▶ _Tarefa_
Reproduza, sem alterar nada, a parte do trecho sobre o Brasil no WOCCU que começa em "Manfred Alfonso Dasenbrock, presidente" e segue até "do cooperativismo mundial.".

▶ _Trecho_
::::::::
O Brasil desempenha um papel crucial no Conselho Mundial das Cooperativas de Crédito (WOCCU). A entidade tem defendido os interesses de mais de 400 milhões de cooperados em todo o mundo. E o Brasil, tem sido um defensor ferrenho do cooperativismo, atuando em diversas frentes, seja no apoio a causa necessários, impacto nas comunidades e manutenção dos direitos legislativos do sistema.

Além da defesa dos interesses dos associados, o Brasil tem sido um agente ativo na formação de futuras lideranças, promovendo a diversidade e a inclusão. O país tem se engajado em temas globais como as mudanças climáticas, as desigualdades e os refugiados, alinhando-se aos Objetivos de Desenvolvimento Sustentável da ONU. A participação brasileira em eventos como o G20 e as COPs tem sido fundamental para influenciar as políticas globais em relação ao cooperativismo de crédito.

Manfred Alfonso Dasenbrock, presidente da Central Sicredi PR/SP/RJ, conhece bem o papel do Brasil na agenda global do cooperativismo. Dasenbrock foi reeleito recentemente como Diretor do Woccu, sendo o único representante brasileiro no conselho. A votação e a posse ocorreram em Boston, EUA, como parte da Conferência Mundial das Cooperativas de Crédito (WCUC – World Credit Union Conference), promovida pelo WOCCU, e o novo mandato se estende até 2027. Desde 2009, ele representa o Brasil como diretor na entidade.

Em uma entrevista exclusiva, ele compartilha como tem sido seu papel dentro da Woccu, destaca os temas em pauta da entidade e ainda, destaca como o Brasil desempenha um papel fundamental no desenvolvimento do cooperativismo mundial.

Confira!

1- Na prática, qual o papel do Conselho Mundial das Cooperativas de Crédito (WOCCU)? Como ele tem sido importante para os maiores avanços do cooperativismo financeiro internacional?
::::::::
▶ _Dados fornecidos_
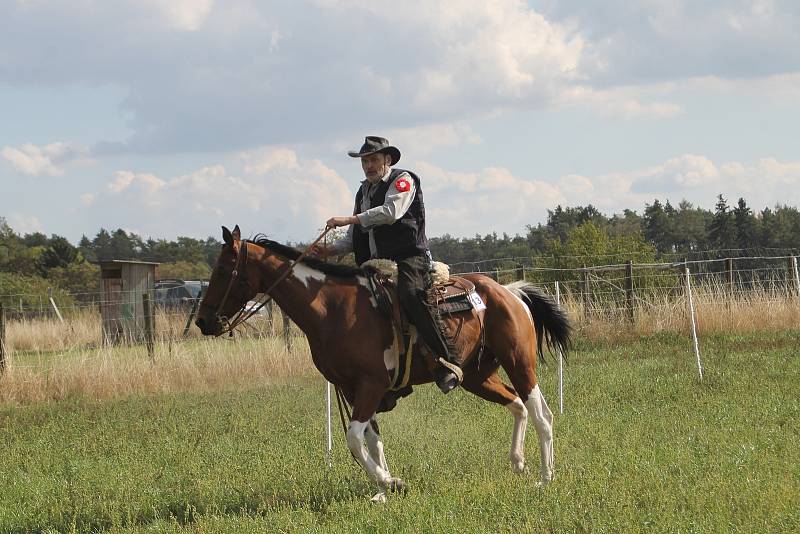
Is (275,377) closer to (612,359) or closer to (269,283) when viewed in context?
(612,359)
::::::::
▶ _Resposta_
Manfred Alfonso Dasenbrock, presidente da Central Sicredi PR/SP/RJ, conhece bem o papel do Brasil na agenda global do cooperativismo. Dasenbrock foi reeleito recentemente como Diretor do Woccu, sendo o único representante brasileiro no conselho. A votação e a posse ocorreram em Boston, EUA, como parte da Conferência Mundial das Cooperativas de Crédito (WCUC – World Credit Union Conference), promovida pelo WOCCU, e o novo mandato se estende até 2027. Desde 2009, ele representa o Brasil como diretor na entidade.

Em uma entrevista exclusiva, ele compartilha como tem sido seu papel dentro da Woccu, destaca os temas em pauta da entidade e ainda, destaca como o Brasil desempenha um papel fundamental no desenvolvimento do cooperativismo mundial.